- [Excerpt]:
• • • •

Eventually I decided I should act for the community. I give no details. But people said they enjoyed that pie at the church bring n share picnic.

I’ll say no more.

Yours etc

The “Masked Avenger”


Dear Sir

As Harvest comes round, people often wonder what to do with the surfeit of pumpkins that are donated to the Festival. We give away some of our food offerings to the food bank, of course, but most poor people could not eat a whole one.

And many find pumpkin a bland food! But fear not – here is the Dumpling family recipe, passed down through many generations.

Ingredients: 1 large pumpkin; 400g strong white flour; 2 red onions; 4 potatoes; 1 red chilli; 1 bottle Madeira wine; 1pt chicken stock; salt and pepper to taste.

Step 1: Drink the Madeira

Step 2: Wonder what you did with the other ingredients.

Yours etc

Major J Dumpling, “Rodney’s Rest”, Lt Tremlett


Dear Sir

I regret to announce that the autumn Bible Study course has been cancelled. It clashed with the Trim Valley Morris Men.

I don’t mean the two groups were scheduled for the same time. I mean they literally clashed. Blood all over last year’s Spring Harvest study notes. Terrible.

Yours etc

Romilly Randers, Cave Road, Little Tremlett


Dear Sir

Already the nights draw in and we think of the ingathering of first fruits, roads choked with combine harvesters and the gentle bubbling of homemade wine..

“A Victorian Harvest in the Trim Valley”

The setting sun o’er Chapel Wood

Sets the fields glowing in golden haze

The villagers still barley mow

In these so-shortening autumn days.

The apples, green and red, hang sweet

And soft, before first frosty breath,

Are chestnuts, brown as the labourers’ arms

And bejewelled berries, black as death.

Death death death

Death death death death death

Death death death

Death death

Death.

Wishing you all a mellow and fruitful harvest tide.

Yours etc

Mellissa Sparrow (Mrs), The Hollow, Grilsby-on-the-Hill

Febuary 2016 – Letters to the Church Magazine

Dear Sir

The “Peace” continues to be a menace.

If I am expected to go around the Church, wishing people well when in fact I don’t like them,  it makes me a hypocrite. Even when, due to my new electric overcoat, they are no longer trying to give me hugs.

I now have had some cards printed. They say “although I probably don’t wish you actual physical harm, I would prefer not to exchange any physical contact. Please stay at a distance of at least four feet”. I find that, since I have been handing them out on the end of the church’s historic Civil War halberd, my personal space is being respected.

I would like to apologise to Revd Joanna, however. When she poured the water out into the font for baptism last week – who would have thought my overcoat would “arc” like that?

Yours etc

Shaz Smash, “Lemony Grove”, The Snicket, Woodby


Dear Sir

Due to a clash with the annual Long-Playing Record Sale, this year’s Pancake Party will be held on Ash Wednesday at 6.30. This does clash with the Ashing Service but, let’s face it, when there’s movable events in the Liturgical Calendar, something’s gotta give.

Yours etc,

Fennel Bailey, The Old Orchard House.


Dear Sir

Our toddlers group, “Trim Valley Angels”, has been renamed to “Little Fiends.” After the incident with Reverend Nathan and the miniature “Frozen” character, it seemed more appropriate. It is good to see however that the local NHS has a crack team of nasal surgeons.

• • • •

- [Data extract]:
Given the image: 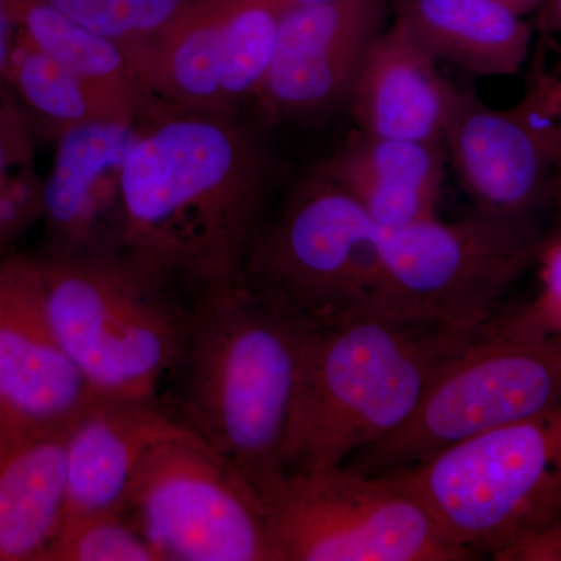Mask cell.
<instances>
[{"label":"cell","mask_w":561,"mask_h":561,"mask_svg":"<svg viewBox=\"0 0 561 561\" xmlns=\"http://www.w3.org/2000/svg\"><path fill=\"white\" fill-rule=\"evenodd\" d=\"M135 69L151 98L183 108L231 111L221 87L224 0H186Z\"/></svg>","instance_id":"obj_20"},{"label":"cell","mask_w":561,"mask_h":561,"mask_svg":"<svg viewBox=\"0 0 561 561\" xmlns=\"http://www.w3.org/2000/svg\"><path fill=\"white\" fill-rule=\"evenodd\" d=\"M537 28L561 35V0H545L537 10Z\"/></svg>","instance_id":"obj_31"},{"label":"cell","mask_w":561,"mask_h":561,"mask_svg":"<svg viewBox=\"0 0 561 561\" xmlns=\"http://www.w3.org/2000/svg\"><path fill=\"white\" fill-rule=\"evenodd\" d=\"M20 31L36 47L106 94L144 111L151 95L119 44L83 27L44 0H13Z\"/></svg>","instance_id":"obj_22"},{"label":"cell","mask_w":561,"mask_h":561,"mask_svg":"<svg viewBox=\"0 0 561 561\" xmlns=\"http://www.w3.org/2000/svg\"><path fill=\"white\" fill-rule=\"evenodd\" d=\"M541 228L512 224L474 210L446 224L438 217L381 230L370 312L485 327L505 290L538 260Z\"/></svg>","instance_id":"obj_8"},{"label":"cell","mask_w":561,"mask_h":561,"mask_svg":"<svg viewBox=\"0 0 561 561\" xmlns=\"http://www.w3.org/2000/svg\"><path fill=\"white\" fill-rule=\"evenodd\" d=\"M559 405L561 335L522 330L494 316L443 368L408 423L346 465L365 474H398Z\"/></svg>","instance_id":"obj_6"},{"label":"cell","mask_w":561,"mask_h":561,"mask_svg":"<svg viewBox=\"0 0 561 561\" xmlns=\"http://www.w3.org/2000/svg\"><path fill=\"white\" fill-rule=\"evenodd\" d=\"M497 317L512 327L522 328V330L548 332V334L561 335V308L546 309V311H531L523 308L519 311Z\"/></svg>","instance_id":"obj_30"},{"label":"cell","mask_w":561,"mask_h":561,"mask_svg":"<svg viewBox=\"0 0 561 561\" xmlns=\"http://www.w3.org/2000/svg\"><path fill=\"white\" fill-rule=\"evenodd\" d=\"M195 437L160 402L92 397L66 438L62 523L92 513L124 511L136 471L151 449Z\"/></svg>","instance_id":"obj_15"},{"label":"cell","mask_w":561,"mask_h":561,"mask_svg":"<svg viewBox=\"0 0 561 561\" xmlns=\"http://www.w3.org/2000/svg\"><path fill=\"white\" fill-rule=\"evenodd\" d=\"M443 146L478 213L540 228L553 209L561 172L518 106L494 110L459 88Z\"/></svg>","instance_id":"obj_14"},{"label":"cell","mask_w":561,"mask_h":561,"mask_svg":"<svg viewBox=\"0 0 561 561\" xmlns=\"http://www.w3.org/2000/svg\"><path fill=\"white\" fill-rule=\"evenodd\" d=\"M94 394L51 327L38 257L0 256V423L69 427Z\"/></svg>","instance_id":"obj_12"},{"label":"cell","mask_w":561,"mask_h":561,"mask_svg":"<svg viewBox=\"0 0 561 561\" xmlns=\"http://www.w3.org/2000/svg\"><path fill=\"white\" fill-rule=\"evenodd\" d=\"M483 328L378 312L309 328L287 431V474L342 467L401 430Z\"/></svg>","instance_id":"obj_3"},{"label":"cell","mask_w":561,"mask_h":561,"mask_svg":"<svg viewBox=\"0 0 561 561\" xmlns=\"http://www.w3.org/2000/svg\"><path fill=\"white\" fill-rule=\"evenodd\" d=\"M287 0H224L225 105L256 102L275 57Z\"/></svg>","instance_id":"obj_23"},{"label":"cell","mask_w":561,"mask_h":561,"mask_svg":"<svg viewBox=\"0 0 561 561\" xmlns=\"http://www.w3.org/2000/svg\"><path fill=\"white\" fill-rule=\"evenodd\" d=\"M7 87L33 130L55 139L91 122L138 119V111L80 79L36 47L20 31L11 57Z\"/></svg>","instance_id":"obj_21"},{"label":"cell","mask_w":561,"mask_h":561,"mask_svg":"<svg viewBox=\"0 0 561 561\" xmlns=\"http://www.w3.org/2000/svg\"><path fill=\"white\" fill-rule=\"evenodd\" d=\"M139 124L140 117L91 122L54 139V160L43 180L41 256H124L122 171Z\"/></svg>","instance_id":"obj_13"},{"label":"cell","mask_w":561,"mask_h":561,"mask_svg":"<svg viewBox=\"0 0 561 561\" xmlns=\"http://www.w3.org/2000/svg\"><path fill=\"white\" fill-rule=\"evenodd\" d=\"M272 157L241 111L154 99L122 171L124 257L187 305L243 284Z\"/></svg>","instance_id":"obj_1"},{"label":"cell","mask_w":561,"mask_h":561,"mask_svg":"<svg viewBox=\"0 0 561 561\" xmlns=\"http://www.w3.org/2000/svg\"><path fill=\"white\" fill-rule=\"evenodd\" d=\"M83 27L119 44L133 68L186 0H44ZM136 70V69H135Z\"/></svg>","instance_id":"obj_24"},{"label":"cell","mask_w":561,"mask_h":561,"mask_svg":"<svg viewBox=\"0 0 561 561\" xmlns=\"http://www.w3.org/2000/svg\"><path fill=\"white\" fill-rule=\"evenodd\" d=\"M393 10L435 60L472 76H516L529 58L530 25L493 0H393Z\"/></svg>","instance_id":"obj_19"},{"label":"cell","mask_w":561,"mask_h":561,"mask_svg":"<svg viewBox=\"0 0 561 561\" xmlns=\"http://www.w3.org/2000/svg\"><path fill=\"white\" fill-rule=\"evenodd\" d=\"M553 210H556L557 216H559V219L561 221V176H560L559 187H557L556 203H553Z\"/></svg>","instance_id":"obj_33"},{"label":"cell","mask_w":561,"mask_h":561,"mask_svg":"<svg viewBox=\"0 0 561 561\" xmlns=\"http://www.w3.org/2000/svg\"><path fill=\"white\" fill-rule=\"evenodd\" d=\"M400 481L472 559L526 560L561 529V405L435 454Z\"/></svg>","instance_id":"obj_4"},{"label":"cell","mask_w":561,"mask_h":561,"mask_svg":"<svg viewBox=\"0 0 561 561\" xmlns=\"http://www.w3.org/2000/svg\"><path fill=\"white\" fill-rule=\"evenodd\" d=\"M68 430L0 423V561L46 560L65 518Z\"/></svg>","instance_id":"obj_18"},{"label":"cell","mask_w":561,"mask_h":561,"mask_svg":"<svg viewBox=\"0 0 561 561\" xmlns=\"http://www.w3.org/2000/svg\"><path fill=\"white\" fill-rule=\"evenodd\" d=\"M529 79L526 94L516 106L545 140L561 172V77L535 65Z\"/></svg>","instance_id":"obj_26"},{"label":"cell","mask_w":561,"mask_h":561,"mask_svg":"<svg viewBox=\"0 0 561 561\" xmlns=\"http://www.w3.org/2000/svg\"><path fill=\"white\" fill-rule=\"evenodd\" d=\"M33 128L11 94L0 98V194L22 169L33 165Z\"/></svg>","instance_id":"obj_27"},{"label":"cell","mask_w":561,"mask_h":561,"mask_svg":"<svg viewBox=\"0 0 561 561\" xmlns=\"http://www.w3.org/2000/svg\"><path fill=\"white\" fill-rule=\"evenodd\" d=\"M387 0H324L291 5L257 98L271 122H311L348 103L373 41L383 31Z\"/></svg>","instance_id":"obj_11"},{"label":"cell","mask_w":561,"mask_h":561,"mask_svg":"<svg viewBox=\"0 0 561 561\" xmlns=\"http://www.w3.org/2000/svg\"><path fill=\"white\" fill-rule=\"evenodd\" d=\"M446 150L443 144L368 135L360 130L320 165L381 230L437 217Z\"/></svg>","instance_id":"obj_17"},{"label":"cell","mask_w":561,"mask_h":561,"mask_svg":"<svg viewBox=\"0 0 561 561\" xmlns=\"http://www.w3.org/2000/svg\"><path fill=\"white\" fill-rule=\"evenodd\" d=\"M124 511L160 561H275L260 497L197 437L151 449Z\"/></svg>","instance_id":"obj_10"},{"label":"cell","mask_w":561,"mask_h":561,"mask_svg":"<svg viewBox=\"0 0 561 561\" xmlns=\"http://www.w3.org/2000/svg\"><path fill=\"white\" fill-rule=\"evenodd\" d=\"M36 257L51 327L91 393L161 404L191 306L124 256Z\"/></svg>","instance_id":"obj_5"},{"label":"cell","mask_w":561,"mask_h":561,"mask_svg":"<svg viewBox=\"0 0 561 561\" xmlns=\"http://www.w3.org/2000/svg\"><path fill=\"white\" fill-rule=\"evenodd\" d=\"M275 561H463L391 476L342 467L289 472L264 504Z\"/></svg>","instance_id":"obj_9"},{"label":"cell","mask_w":561,"mask_h":561,"mask_svg":"<svg viewBox=\"0 0 561 561\" xmlns=\"http://www.w3.org/2000/svg\"><path fill=\"white\" fill-rule=\"evenodd\" d=\"M402 22L383 28L365 55L350 95L357 130L443 144L459 88Z\"/></svg>","instance_id":"obj_16"},{"label":"cell","mask_w":561,"mask_h":561,"mask_svg":"<svg viewBox=\"0 0 561 561\" xmlns=\"http://www.w3.org/2000/svg\"><path fill=\"white\" fill-rule=\"evenodd\" d=\"M381 228L317 169L264 220L243 286L308 328L370 312Z\"/></svg>","instance_id":"obj_7"},{"label":"cell","mask_w":561,"mask_h":561,"mask_svg":"<svg viewBox=\"0 0 561 561\" xmlns=\"http://www.w3.org/2000/svg\"><path fill=\"white\" fill-rule=\"evenodd\" d=\"M18 36H20V22H18L13 0H0V98L10 94L7 77H9Z\"/></svg>","instance_id":"obj_29"},{"label":"cell","mask_w":561,"mask_h":561,"mask_svg":"<svg viewBox=\"0 0 561 561\" xmlns=\"http://www.w3.org/2000/svg\"><path fill=\"white\" fill-rule=\"evenodd\" d=\"M493 2L501 3V5L507 7L508 10L515 11V13L526 16L531 11H537L545 0H493Z\"/></svg>","instance_id":"obj_32"},{"label":"cell","mask_w":561,"mask_h":561,"mask_svg":"<svg viewBox=\"0 0 561 561\" xmlns=\"http://www.w3.org/2000/svg\"><path fill=\"white\" fill-rule=\"evenodd\" d=\"M44 561H160L125 511L80 516L61 524Z\"/></svg>","instance_id":"obj_25"},{"label":"cell","mask_w":561,"mask_h":561,"mask_svg":"<svg viewBox=\"0 0 561 561\" xmlns=\"http://www.w3.org/2000/svg\"><path fill=\"white\" fill-rule=\"evenodd\" d=\"M309 328L245 286L191 306L169 411L238 472L262 508L287 476L286 442Z\"/></svg>","instance_id":"obj_2"},{"label":"cell","mask_w":561,"mask_h":561,"mask_svg":"<svg viewBox=\"0 0 561 561\" xmlns=\"http://www.w3.org/2000/svg\"><path fill=\"white\" fill-rule=\"evenodd\" d=\"M537 262L541 268V291L524 308L531 311L561 308V230L546 239Z\"/></svg>","instance_id":"obj_28"},{"label":"cell","mask_w":561,"mask_h":561,"mask_svg":"<svg viewBox=\"0 0 561 561\" xmlns=\"http://www.w3.org/2000/svg\"><path fill=\"white\" fill-rule=\"evenodd\" d=\"M324 2V0H287L289 5H305V3Z\"/></svg>","instance_id":"obj_34"}]
</instances>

• • • •

- [Given instruction A]: According to the church magazine letters, why was the autumn Bible Study course canceled?
- [Given instruction B]: Turn the paragraph in the church magazine letters that begins "I now have had some cards printed" into a short bulleted list that keeps its main facts.
- [Given instruction C]: Write out the church magazine letters word for word, starting with "I would like" and going on through "something’s gotta give.".

- [Task output A]: It clashed with the Trim Valley Morris Men, and not in scheduling but literally.

- [Task output B]:
- The writer has had cards printed.
- The cards say the writer probably doesn't wish the reader actual physical harm but would prefer no physical contact.
- They ask people to stay at least four feet away.
- The writer hands the cards out on the end of the church's historic Civil War halberd.
- Since then, the writer's personal space has been respected.

- [Task output C]:
I would like to apologise to Revd Joanna, however. When she poured the water out into the font for baptism last week – who would have thought my overcoat would “arc” like that?

Yours etc

Shaz Smash, “Lemony Grove”, The Snicket, Woodby


Dear Sir

Due to a clash with the annual Long-Playing Record Sale, this year’s Pancake Party will be held on Ash Wednesday at 6.30. This does clash with the Ashing Service but, let’s face it, when there’s movable events in the Liturgical Calendar, something’s gotta give.